Mahsa Amini’s unjustified death in 2022 sparked one of the largest waves of protests in modern Iran. The country’s morality police allegedly arrested and killed Amini for violating the strict dress code established by the Iranian government in an effort to enforce Islamic values.
The women of Iran took to the streets demanding basic freedoms and an end to government oppression. Women cut their hair in defiance, chanting “Woman, Life, Freedom,” while risking imprisonment, or worse, death.
Since the protests began, hundreds have been killed, and according to the Iran International Editorial Board, internal documents suggest the death toll during a January crackdown could exceed 30,000. The Human Rights Activists News Agency has confirmed over 6,000 verified deaths and is investigating more than 17,000 additional cases.
Images of the brutality have spread worldwide, forcing the international community to confront a difficult question: when a government violently suppresses its own citizens, does the world have a responsibility to intervene, even if it risks war?
While war is always destructive, history shows that military intervention may sometimes be the only way to stop governments that violently oppress their own citizens.
Iran is operated under the Islamic Republic of Iran, where religious leadership holds ultimate authority. Within this system, strict laws regulate public behavior. Mandatory hijab laws, enforced by morality police, have long been criticized by international human rights organizations.
Following Amini’s death, protests calling for political reform and gender equality erupted across the country, which have been met with deadly force. Meanwhile, the nation faces economic hardship due to sanctions and domestic policies, which have created further feelings of unrest among its citizens.
Faced with such conditions, international intervention has some moral justification.

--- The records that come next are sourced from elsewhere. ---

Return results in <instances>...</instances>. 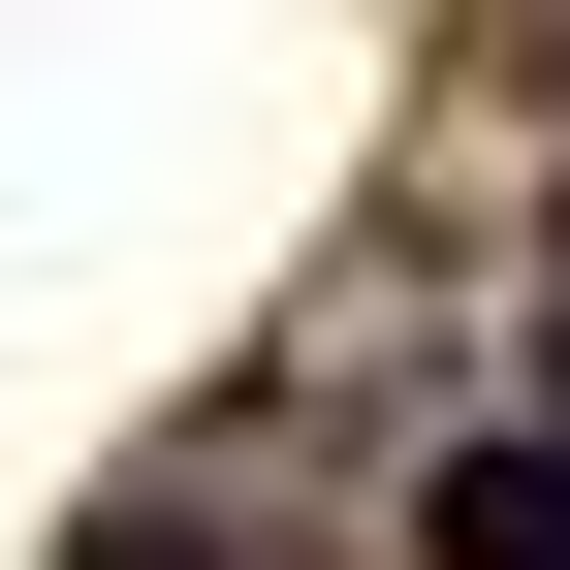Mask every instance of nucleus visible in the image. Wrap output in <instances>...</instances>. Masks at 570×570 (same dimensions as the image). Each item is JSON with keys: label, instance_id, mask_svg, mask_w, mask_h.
I'll return each instance as SVG.
<instances>
[{"label": "nucleus", "instance_id": "f257e3e1", "mask_svg": "<svg viewBox=\"0 0 570 570\" xmlns=\"http://www.w3.org/2000/svg\"><path fill=\"white\" fill-rule=\"evenodd\" d=\"M412 570H570V444H444L412 475Z\"/></svg>", "mask_w": 570, "mask_h": 570}, {"label": "nucleus", "instance_id": "f03ea898", "mask_svg": "<svg viewBox=\"0 0 570 570\" xmlns=\"http://www.w3.org/2000/svg\"><path fill=\"white\" fill-rule=\"evenodd\" d=\"M539 381H570V285H539Z\"/></svg>", "mask_w": 570, "mask_h": 570}, {"label": "nucleus", "instance_id": "7ed1b4c3", "mask_svg": "<svg viewBox=\"0 0 570 570\" xmlns=\"http://www.w3.org/2000/svg\"><path fill=\"white\" fill-rule=\"evenodd\" d=\"M96 570H190V539H96Z\"/></svg>", "mask_w": 570, "mask_h": 570}]
</instances>
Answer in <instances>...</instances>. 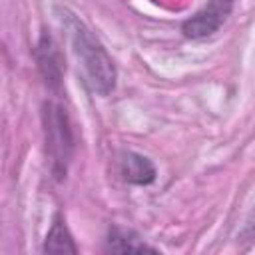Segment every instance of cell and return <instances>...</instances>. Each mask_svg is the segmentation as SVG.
<instances>
[{
	"instance_id": "cell-1",
	"label": "cell",
	"mask_w": 255,
	"mask_h": 255,
	"mask_svg": "<svg viewBox=\"0 0 255 255\" xmlns=\"http://www.w3.org/2000/svg\"><path fill=\"white\" fill-rule=\"evenodd\" d=\"M68 32L82 82L92 94L108 96L116 86V66L106 48L78 18L68 20Z\"/></svg>"
},
{
	"instance_id": "cell-2",
	"label": "cell",
	"mask_w": 255,
	"mask_h": 255,
	"mask_svg": "<svg viewBox=\"0 0 255 255\" xmlns=\"http://www.w3.org/2000/svg\"><path fill=\"white\" fill-rule=\"evenodd\" d=\"M44 133H46V149L52 161V173L62 179L66 175L68 163L74 151V135L70 128V120L66 110L54 102L44 104Z\"/></svg>"
},
{
	"instance_id": "cell-3",
	"label": "cell",
	"mask_w": 255,
	"mask_h": 255,
	"mask_svg": "<svg viewBox=\"0 0 255 255\" xmlns=\"http://www.w3.org/2000/svg\"><path fill=\"white\" fill-rule=\"evenodd\" d=\"M233 2L235 0H207V4L197 14H193L191 18H187L183 22V26H181L183 36L201 40V38L215 34L223 26L227 16L231 14Z\"/></svg>"
},
{
	"instance_id": "cell-4",
	"label": "cell",
	"mask_w": 255,
	"mask_h": 255,
	"mask_svg": "<svg viewBox=\"0 0 255 255\" xmlns=\"http://www.w3.org/2000/svg\"><path fill=\"white\" fill-rule=\"evenodd\" d=\"M120 173L128 183L147 185L155 179V165L151 163L149 157L141 153L126 151L120 157Z\"/></svg>"
},
{
	"instance_id": "cell-5",
	"label": "cell",
	"mask_w": 255,
	"mask_h": 255,
	"mask_svg": "<svg viewBox=\"0 0 255 255\" xmlns=\"http://www.w3.org/2000/svg\"><path fill=\"white\" fill-rule=\"evenodd\" d=\"M36 58H38V68L46 78V84L50 86H58L60 84V76H62V64H60V56L58 50L52 42L50 36H42L36 48Z\"/></svg>"
},
{
	"instance_id": "cell-6",
	"label": "cell",
	"mask_w": 255,
	"mask_h": 255,
	"mask_svg": "<svg viewBox=\"0 0 255 255\" xmlns=\"http://www.w3.org/2000/svg\"><path fill=\"white\" fill-rule=\"evenodd\" d=\"M108 251L114 253H137V251H155L153 247H149L147 243H143V239H139V235L131 229H124L118 225L110 227L108 233Z\"/></svg>"
},
{
	"instance_id": "cell-7",
	"label": "cell",
	"mask_w": 255,
	"mask_h": 255,
	"mask_svg": "<svg viewBox=\"0 0 255 255\" xmlns=\"http://www.w3.org/2000/svg\"><path fill=\"white\" fill-rule=\"evenodd\" d=\"M44 251L46 253H76L78 251L64 219L60 215H56V219H54V223H52V227L46 235Z\"/></svg>"
}]
</instances>
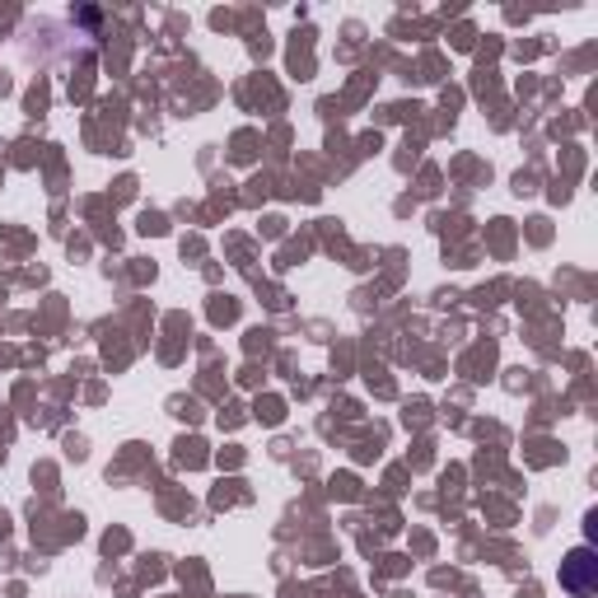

Throughout history, military action has stopped atrocities that diplomacy could not. The Allied intervention in World War II ultimately ended the genocidal regimes responsible for millions of deaths. While war is inherently destructive, force is often the only way to prevent greater human suffering.
However, since the United States began military operations against Iran under President Trump, many Americans have protested the intervention abroad, an understandable reaction from a generation that prioritizes peace.
For much of early history, the United States followed a policy of avoiding foreign conflicts and focusing on domestic development. This tradition of isolationism underwent a drastic shift after World War I.
War costs lives, drains economic resources and destabilizes regions for decades. Many argue that the United States should prioritize its own citizens rather than engaging in costly foreign conflicts whose outcomes are uncertain. The Vietnam War is one example of how the United States has attempted to get involved in foreign wars and failed.
While Trump has not explicitly stated regime change as the reason for recent U.S. military attacks in Iran, recent briefings suggest he supports such an outcome, giving Iranians an opportunity for the freedom they have been fighting for.
While war should never be the first option, the history of unsuccessful sanctions against Iran shows that it may be a tragic necessity. The European Union expanded sanctions in 2025 against human rights abuses in Iran, while the United Nations sanctioned nuclear weapons. Despite these efforts, Iran has continued to violently oppress its citizens.
The global community, including the United States, cannot continue to ignore the suffering of the Iranians. War is not a moral good, but it is a tool capable of stopping systematic abuse.
It is the bravery of the Iranian women that reminds us what is at stake. They are demanding basic freedoms, control over their bodies, voices and their futures. The question facing the international community is not whether war is terrible; it always is. The real question is whether standing by while oppression continues is any better.